The above is possibly the reason that I can get along ok with Windows XP, but if I have to use Vista, I’ll end up wanting to throw the machine out of the window.
So, for possibly the last year or so (I’m not too sure on the timescale!) I’ve been using Gnome in Ubuntu, and I must say, I’ve liked it. the fact that I can login, and instantly get access to my servers without having to type in my SSH key password (yes, insecure I know!), and that everything seems to integrate in a nice way, well.. it’s been fun.
But still, my heart lies with KDE, and I’ve been flipping back to it to see how KDE4 is coming along on a regular basis.
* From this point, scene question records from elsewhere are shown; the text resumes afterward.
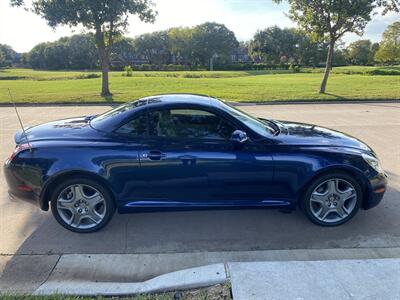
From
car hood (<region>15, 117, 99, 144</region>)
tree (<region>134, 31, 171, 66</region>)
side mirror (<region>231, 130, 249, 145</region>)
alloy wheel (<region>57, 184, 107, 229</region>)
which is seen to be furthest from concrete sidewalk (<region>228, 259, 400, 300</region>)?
tree (<region>134, 31, 171, 66</region>)

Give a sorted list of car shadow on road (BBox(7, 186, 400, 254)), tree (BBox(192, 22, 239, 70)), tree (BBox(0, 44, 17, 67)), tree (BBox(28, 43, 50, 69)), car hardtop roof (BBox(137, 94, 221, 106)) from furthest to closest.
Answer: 1. tree (BBox(0, 44, 17, 67))
2. tree (BBox(192, 22, 239, 70))
3. tree (BBox(28, 43, 50, 69))
4. car hardtop roof (BBox(137, 94, 221, 106))
5. car shadow on road (BBox(7, 186, 400, 254))

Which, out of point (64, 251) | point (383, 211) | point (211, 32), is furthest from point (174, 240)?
point (211, 32)

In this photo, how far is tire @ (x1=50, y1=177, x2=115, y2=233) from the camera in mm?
3566

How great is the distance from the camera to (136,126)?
3.63m

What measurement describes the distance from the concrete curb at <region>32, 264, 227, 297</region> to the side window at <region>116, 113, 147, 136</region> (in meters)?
1.52

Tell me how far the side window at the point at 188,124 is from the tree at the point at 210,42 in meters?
83.3

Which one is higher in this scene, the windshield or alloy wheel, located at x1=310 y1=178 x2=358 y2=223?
the windshield

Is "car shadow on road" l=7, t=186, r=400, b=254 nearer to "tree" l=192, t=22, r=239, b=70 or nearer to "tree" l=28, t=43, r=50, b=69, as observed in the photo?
"tree" l=192, t=22, r=239, b=70

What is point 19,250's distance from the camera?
3.36 metres

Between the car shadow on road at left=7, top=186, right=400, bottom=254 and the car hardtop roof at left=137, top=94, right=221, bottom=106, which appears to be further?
the car hardtop roof at left=137, top=94, right=221, bottom=106

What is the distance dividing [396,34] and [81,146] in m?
74.5

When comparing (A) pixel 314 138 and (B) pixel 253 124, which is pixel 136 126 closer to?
(B) pixel 253 124

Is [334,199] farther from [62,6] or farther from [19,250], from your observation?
[62,6]

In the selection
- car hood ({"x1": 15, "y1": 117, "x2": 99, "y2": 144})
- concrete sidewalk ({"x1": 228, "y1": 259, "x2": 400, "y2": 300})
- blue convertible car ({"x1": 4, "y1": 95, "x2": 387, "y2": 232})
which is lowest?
concrete sidewalk ({"x1": 228, "y1": 259, "x2": 400, "y2": 300})
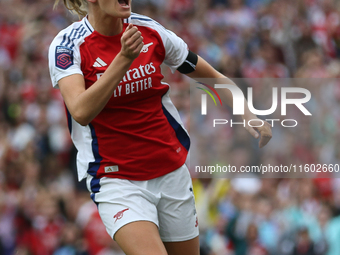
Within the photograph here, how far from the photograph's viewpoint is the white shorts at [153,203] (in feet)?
9.70

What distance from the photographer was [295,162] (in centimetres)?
664

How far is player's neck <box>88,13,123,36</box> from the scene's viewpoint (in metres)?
3.03

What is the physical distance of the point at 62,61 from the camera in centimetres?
284

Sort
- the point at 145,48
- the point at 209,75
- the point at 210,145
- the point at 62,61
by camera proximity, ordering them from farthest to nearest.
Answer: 1. the point at 210,145
2. the point at 209,75
3. the point at 145,48
4. the point at 62,61

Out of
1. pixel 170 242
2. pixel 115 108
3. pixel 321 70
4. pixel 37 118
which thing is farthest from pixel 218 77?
pixel 37 118

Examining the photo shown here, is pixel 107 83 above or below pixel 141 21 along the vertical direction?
below

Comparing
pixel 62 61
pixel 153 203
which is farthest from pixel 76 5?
pixel 153 203

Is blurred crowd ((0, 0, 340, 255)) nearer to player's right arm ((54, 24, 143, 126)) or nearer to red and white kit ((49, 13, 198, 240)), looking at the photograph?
red and white kit ((49, 13, 198, 240))

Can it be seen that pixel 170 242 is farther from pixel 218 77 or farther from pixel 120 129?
pixel 218 77

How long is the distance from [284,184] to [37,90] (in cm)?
469

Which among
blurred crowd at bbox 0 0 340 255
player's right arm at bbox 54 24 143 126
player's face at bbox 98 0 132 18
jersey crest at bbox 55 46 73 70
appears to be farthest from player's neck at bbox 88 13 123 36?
blurred crowd at bbox 0 0 340 255

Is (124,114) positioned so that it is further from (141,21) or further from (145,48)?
(141,21)

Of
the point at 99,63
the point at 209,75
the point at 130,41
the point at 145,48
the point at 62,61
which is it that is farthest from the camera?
the point at 209,75

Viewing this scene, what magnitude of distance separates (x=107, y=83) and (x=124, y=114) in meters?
0.50
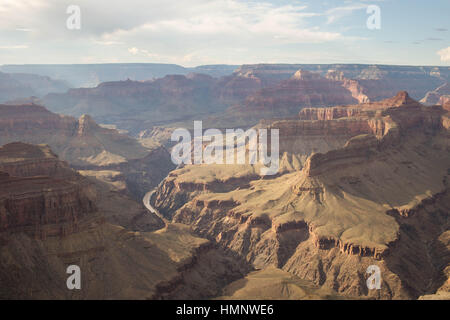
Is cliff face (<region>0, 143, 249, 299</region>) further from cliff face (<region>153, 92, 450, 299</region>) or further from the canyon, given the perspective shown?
cliff face (<region>153, 92, 450, 299</region>)

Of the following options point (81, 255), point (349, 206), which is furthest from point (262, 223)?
point (81, 255)

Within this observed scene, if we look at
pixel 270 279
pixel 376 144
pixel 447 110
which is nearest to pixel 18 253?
pixel 270 279

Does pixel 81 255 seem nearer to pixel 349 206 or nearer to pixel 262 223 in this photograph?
pixel 262 223

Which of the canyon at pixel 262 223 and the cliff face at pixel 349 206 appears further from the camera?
the cliff face at pixel 349 206

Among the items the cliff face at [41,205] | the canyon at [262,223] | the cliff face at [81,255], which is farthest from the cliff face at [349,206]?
the cliff face at [41,205]

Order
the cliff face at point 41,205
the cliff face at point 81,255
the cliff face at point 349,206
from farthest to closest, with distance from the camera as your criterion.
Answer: the cliff face at point 349,206, the cliff face at point 41,205, the cliff face at point 81,255

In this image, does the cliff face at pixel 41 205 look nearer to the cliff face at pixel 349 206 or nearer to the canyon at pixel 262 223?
the canyon at pixel 262 223

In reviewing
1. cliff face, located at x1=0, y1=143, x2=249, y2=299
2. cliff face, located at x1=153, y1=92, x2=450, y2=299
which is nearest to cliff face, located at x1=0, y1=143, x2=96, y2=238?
cliff face, located at x1=0, y1=143, x2=249, y2=299

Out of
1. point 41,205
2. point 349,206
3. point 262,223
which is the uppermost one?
point 41,205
So far, I’ve seen it gradually improving, and well, it looks damned sexy to be honest, but there were a few things that I felt it was missing. The ability to have multiple rows of apps on the task switcher was a big one for me. I generally have a lot of windows open, and I don’t like the “Grouping” functionality. So when I get more than a few apps open, I could only see the icons. That’s been fixed in KDE4.2, and it does it in a nicer way than Gnome does it (only switching to two rows once there are a certain amount of windows open.
Next on the list is the whole password management thing. Gnome does a GREAT job at this. I login, and it unlocks the default keyring, sets up the SSH agent, adds my key, unlocking it from the keyring, and I don’t have to do anything but login with my normal user and password (though I intend to switch that to biometric login once I can be bothered to setup the fingerprint reader).
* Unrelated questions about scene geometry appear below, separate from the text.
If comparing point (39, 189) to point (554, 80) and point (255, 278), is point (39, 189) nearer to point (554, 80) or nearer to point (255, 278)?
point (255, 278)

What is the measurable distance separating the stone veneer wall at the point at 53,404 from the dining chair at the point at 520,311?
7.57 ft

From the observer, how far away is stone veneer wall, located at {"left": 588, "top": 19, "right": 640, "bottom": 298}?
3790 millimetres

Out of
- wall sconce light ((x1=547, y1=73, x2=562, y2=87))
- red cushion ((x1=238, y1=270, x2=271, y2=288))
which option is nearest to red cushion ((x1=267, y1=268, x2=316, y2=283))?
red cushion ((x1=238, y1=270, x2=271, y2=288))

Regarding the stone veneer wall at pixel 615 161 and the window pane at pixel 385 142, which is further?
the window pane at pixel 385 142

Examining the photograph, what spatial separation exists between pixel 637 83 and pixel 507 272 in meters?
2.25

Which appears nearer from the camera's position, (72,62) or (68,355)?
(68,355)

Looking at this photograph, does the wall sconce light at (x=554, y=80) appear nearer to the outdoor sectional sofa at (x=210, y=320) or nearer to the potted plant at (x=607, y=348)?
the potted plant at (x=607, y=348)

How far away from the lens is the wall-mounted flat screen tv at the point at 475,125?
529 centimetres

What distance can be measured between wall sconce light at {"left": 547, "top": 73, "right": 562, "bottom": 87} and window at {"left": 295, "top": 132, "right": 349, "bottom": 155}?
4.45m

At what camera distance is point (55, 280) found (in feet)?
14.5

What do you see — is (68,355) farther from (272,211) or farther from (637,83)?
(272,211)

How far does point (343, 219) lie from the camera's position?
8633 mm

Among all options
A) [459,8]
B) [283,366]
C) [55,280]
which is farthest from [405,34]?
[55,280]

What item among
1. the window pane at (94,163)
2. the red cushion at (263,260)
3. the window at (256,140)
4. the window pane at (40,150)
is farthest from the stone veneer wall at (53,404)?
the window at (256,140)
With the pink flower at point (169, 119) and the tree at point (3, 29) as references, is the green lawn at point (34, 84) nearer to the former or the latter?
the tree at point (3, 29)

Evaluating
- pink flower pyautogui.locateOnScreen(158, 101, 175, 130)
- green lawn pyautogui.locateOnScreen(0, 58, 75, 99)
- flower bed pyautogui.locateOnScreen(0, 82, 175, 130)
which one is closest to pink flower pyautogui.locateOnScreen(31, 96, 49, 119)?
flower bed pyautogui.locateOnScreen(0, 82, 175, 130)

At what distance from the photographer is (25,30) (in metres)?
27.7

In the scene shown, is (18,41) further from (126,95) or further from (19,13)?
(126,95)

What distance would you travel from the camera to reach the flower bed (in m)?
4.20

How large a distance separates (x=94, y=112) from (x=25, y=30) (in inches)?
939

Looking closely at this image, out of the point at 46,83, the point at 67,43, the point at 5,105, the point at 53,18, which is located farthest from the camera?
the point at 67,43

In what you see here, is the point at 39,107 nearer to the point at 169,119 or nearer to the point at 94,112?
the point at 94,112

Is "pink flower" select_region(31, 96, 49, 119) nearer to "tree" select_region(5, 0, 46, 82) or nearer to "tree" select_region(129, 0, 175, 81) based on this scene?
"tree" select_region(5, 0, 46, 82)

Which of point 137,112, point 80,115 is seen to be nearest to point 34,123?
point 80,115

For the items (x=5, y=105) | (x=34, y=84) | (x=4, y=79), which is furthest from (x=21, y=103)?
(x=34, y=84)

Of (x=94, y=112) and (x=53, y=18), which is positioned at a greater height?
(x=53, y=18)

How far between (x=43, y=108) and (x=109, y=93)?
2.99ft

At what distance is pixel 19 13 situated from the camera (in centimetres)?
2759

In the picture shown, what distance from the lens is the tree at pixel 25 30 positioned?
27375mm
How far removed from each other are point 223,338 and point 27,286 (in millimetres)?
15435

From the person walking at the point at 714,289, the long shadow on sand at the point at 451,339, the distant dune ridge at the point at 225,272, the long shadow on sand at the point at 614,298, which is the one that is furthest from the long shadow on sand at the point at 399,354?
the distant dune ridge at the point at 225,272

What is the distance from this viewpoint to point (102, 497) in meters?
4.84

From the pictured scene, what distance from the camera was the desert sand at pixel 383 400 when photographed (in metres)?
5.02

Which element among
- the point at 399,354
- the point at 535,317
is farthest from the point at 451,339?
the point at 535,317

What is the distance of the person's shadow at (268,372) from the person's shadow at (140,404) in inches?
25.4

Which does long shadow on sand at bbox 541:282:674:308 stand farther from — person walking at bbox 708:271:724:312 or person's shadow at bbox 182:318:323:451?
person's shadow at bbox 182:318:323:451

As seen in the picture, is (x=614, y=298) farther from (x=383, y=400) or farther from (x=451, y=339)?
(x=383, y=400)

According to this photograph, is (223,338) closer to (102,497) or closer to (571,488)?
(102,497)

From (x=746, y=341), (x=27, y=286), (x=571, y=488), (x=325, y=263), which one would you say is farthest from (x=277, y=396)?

I’ve fixed that little issue (well, for SSH) by setting up an autostart script using ksshaskpass to add my SSH key when I login.
So far, KDE seems pretty usable for me now, but then, I’m quite happy to plod along on my Laptop and try things out. I’m feeling a bit lost with all the new functionality, and wishing that the Ubuntu Gnome Notifications (from pidgin, which I use as my IM client) didn’t look so ugly in the new sexy KDE Desktop (in fact, if anyone knows a way to get pidgin to use the Jaunty style notifications in KDE, let me know, as they’d fit in quite well under the new KDE look
) – I’d like to see some sort of common ground for notifications across the desktops, but who knows when that’s going to happen!
I’ll also try using it at work, if I can use it there without it getting in the way, then I will happily switch back permanently, but that’s the ultimate test.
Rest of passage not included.